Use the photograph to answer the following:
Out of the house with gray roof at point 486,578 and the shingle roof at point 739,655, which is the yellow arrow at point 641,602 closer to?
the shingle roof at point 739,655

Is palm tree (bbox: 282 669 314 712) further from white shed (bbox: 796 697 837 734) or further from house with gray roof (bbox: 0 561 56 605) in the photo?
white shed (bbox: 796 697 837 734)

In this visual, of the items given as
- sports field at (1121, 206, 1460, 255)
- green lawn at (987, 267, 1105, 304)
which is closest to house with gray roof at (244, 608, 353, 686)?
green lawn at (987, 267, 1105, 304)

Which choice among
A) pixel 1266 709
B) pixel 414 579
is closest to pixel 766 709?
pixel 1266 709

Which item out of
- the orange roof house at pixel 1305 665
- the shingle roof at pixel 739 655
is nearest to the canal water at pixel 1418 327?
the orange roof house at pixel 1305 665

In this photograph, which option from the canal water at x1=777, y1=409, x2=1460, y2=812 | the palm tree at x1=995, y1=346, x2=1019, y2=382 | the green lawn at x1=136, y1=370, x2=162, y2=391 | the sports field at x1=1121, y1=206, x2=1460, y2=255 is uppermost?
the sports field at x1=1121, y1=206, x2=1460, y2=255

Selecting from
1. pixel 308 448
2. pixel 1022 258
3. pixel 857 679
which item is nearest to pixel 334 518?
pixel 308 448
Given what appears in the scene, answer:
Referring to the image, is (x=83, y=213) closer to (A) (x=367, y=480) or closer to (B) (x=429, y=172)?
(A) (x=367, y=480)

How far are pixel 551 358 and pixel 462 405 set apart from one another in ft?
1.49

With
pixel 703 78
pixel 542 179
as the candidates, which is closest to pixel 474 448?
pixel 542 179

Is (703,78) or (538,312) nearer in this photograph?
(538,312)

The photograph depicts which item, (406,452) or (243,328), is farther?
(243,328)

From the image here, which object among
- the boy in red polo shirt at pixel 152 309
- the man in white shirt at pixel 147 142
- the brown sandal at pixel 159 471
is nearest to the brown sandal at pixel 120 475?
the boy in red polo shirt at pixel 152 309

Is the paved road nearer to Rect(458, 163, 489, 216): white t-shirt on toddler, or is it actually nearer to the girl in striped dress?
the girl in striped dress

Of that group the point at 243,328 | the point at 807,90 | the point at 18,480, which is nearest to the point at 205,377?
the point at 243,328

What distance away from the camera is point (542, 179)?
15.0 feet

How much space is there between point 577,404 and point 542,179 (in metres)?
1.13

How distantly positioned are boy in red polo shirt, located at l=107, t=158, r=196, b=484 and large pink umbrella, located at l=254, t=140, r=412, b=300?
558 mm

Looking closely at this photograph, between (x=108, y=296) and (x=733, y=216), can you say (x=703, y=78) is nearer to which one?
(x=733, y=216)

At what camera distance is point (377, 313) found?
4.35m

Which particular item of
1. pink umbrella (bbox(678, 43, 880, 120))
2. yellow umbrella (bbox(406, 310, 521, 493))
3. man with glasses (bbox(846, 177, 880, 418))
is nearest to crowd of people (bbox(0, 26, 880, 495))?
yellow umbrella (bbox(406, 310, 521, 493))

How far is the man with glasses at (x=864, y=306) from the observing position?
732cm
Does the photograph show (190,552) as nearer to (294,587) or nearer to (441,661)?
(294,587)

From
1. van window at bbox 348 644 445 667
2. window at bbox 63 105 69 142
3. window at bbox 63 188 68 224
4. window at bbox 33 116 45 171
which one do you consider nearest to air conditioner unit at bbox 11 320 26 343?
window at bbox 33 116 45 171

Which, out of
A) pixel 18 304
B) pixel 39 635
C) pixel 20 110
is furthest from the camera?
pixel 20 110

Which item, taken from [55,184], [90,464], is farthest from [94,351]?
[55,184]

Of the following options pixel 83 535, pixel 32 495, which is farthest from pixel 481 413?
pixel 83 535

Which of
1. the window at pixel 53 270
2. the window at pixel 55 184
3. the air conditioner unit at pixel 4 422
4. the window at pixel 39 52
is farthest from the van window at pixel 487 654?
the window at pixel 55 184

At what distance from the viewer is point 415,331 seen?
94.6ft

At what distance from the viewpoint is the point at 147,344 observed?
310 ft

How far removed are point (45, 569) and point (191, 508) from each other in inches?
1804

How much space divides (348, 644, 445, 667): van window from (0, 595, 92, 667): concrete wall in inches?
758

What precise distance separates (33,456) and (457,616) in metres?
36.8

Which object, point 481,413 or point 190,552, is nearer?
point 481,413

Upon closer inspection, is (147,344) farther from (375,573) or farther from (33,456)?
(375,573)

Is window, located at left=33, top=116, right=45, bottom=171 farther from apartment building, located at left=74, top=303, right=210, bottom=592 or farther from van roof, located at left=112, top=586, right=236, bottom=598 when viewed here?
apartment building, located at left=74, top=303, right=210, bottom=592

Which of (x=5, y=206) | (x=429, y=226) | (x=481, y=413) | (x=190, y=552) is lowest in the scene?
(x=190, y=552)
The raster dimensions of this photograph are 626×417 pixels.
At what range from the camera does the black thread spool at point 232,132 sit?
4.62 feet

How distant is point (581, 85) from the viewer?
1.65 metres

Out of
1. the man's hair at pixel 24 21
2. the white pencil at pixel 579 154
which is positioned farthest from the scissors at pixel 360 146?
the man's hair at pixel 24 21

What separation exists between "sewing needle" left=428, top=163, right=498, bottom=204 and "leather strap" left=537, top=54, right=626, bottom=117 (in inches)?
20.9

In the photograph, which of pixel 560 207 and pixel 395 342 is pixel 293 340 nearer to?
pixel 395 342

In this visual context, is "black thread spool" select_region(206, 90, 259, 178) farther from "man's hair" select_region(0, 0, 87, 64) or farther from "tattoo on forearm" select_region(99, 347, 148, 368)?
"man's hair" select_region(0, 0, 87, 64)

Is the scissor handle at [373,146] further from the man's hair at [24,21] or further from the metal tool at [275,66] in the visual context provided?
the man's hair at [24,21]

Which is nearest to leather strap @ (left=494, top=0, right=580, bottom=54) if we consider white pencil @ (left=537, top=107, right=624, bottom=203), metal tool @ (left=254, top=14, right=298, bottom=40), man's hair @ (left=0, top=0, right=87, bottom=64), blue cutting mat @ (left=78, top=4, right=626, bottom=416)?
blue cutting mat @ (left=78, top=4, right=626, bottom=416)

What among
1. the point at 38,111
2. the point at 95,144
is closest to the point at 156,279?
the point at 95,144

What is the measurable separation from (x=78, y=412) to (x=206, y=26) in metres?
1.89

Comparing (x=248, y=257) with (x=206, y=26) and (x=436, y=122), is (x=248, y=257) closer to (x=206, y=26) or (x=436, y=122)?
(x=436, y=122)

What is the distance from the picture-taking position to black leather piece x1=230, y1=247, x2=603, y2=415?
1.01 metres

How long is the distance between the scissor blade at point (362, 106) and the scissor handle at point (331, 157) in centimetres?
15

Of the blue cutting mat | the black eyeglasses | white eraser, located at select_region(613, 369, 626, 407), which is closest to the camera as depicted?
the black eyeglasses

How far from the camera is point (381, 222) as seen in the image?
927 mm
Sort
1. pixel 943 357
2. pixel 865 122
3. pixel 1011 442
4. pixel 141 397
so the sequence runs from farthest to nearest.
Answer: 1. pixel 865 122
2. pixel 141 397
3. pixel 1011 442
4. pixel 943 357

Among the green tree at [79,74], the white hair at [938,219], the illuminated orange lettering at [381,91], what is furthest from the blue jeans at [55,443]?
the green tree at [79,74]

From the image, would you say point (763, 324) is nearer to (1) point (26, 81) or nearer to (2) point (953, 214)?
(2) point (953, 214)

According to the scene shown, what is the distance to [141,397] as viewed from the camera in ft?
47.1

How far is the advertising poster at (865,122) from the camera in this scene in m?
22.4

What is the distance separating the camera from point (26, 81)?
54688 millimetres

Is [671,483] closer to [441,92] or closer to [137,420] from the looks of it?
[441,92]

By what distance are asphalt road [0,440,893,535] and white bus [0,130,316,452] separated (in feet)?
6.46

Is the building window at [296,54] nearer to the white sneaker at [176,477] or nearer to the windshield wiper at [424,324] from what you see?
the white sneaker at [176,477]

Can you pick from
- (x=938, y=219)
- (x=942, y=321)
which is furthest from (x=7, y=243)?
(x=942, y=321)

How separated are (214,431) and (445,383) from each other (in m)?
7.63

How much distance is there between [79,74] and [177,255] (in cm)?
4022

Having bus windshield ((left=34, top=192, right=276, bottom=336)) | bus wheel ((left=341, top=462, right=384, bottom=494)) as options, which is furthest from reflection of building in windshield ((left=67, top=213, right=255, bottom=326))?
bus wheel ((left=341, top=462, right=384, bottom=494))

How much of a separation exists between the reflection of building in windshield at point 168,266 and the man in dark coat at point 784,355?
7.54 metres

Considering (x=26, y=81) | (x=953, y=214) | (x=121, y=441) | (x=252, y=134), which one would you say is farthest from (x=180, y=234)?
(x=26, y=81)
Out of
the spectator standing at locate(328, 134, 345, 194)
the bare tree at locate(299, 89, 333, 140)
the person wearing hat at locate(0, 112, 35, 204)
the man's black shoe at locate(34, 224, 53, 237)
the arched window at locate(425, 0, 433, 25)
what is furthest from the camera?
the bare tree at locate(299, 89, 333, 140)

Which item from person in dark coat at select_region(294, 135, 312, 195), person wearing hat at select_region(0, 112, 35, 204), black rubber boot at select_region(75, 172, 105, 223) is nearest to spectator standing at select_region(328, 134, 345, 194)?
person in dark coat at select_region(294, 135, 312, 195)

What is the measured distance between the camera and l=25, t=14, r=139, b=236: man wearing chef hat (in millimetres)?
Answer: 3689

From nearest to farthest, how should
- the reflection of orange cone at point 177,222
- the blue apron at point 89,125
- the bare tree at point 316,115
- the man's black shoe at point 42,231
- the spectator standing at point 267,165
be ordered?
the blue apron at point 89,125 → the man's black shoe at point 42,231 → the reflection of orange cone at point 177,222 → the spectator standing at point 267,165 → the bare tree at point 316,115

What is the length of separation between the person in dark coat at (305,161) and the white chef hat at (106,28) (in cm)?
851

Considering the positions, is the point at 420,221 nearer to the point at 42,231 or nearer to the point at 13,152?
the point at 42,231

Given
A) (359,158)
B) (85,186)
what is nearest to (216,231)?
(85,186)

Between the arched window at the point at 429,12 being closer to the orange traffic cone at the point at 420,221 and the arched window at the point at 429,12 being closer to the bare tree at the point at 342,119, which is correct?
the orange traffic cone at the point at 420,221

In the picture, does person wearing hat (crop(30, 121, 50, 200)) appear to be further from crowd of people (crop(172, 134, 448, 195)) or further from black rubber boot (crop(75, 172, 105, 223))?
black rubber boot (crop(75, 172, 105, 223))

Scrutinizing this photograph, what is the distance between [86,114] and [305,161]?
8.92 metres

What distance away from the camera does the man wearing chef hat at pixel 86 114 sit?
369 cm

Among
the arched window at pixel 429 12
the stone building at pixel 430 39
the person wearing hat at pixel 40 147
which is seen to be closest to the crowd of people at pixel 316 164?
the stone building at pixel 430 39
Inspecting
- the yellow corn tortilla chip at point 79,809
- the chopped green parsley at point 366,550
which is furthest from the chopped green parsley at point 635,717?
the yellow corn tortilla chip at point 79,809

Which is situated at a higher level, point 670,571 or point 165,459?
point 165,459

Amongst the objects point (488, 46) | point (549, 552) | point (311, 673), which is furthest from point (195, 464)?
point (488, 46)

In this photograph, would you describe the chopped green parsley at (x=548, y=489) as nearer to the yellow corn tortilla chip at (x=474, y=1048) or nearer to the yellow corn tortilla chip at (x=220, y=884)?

__EXERCISE PROMPT__
Reproduce the records word for word, starting with the line that contains "Amongst the objects" and running to the end of the records.

__CORRECT OUTPUT__
Amongst the objects point (488, 46) | point (549, 552) | point (311, 673), which is furthest from point (195, 464)?
point (488, 46)

In this photograph, would you describe the chopped green parsley at (x=548, y=489) as nearer to the yellow corn tortilla chip at (x=474, y=1048) or nearer to the yellow corn tortilla chip at (x=220, y=884)?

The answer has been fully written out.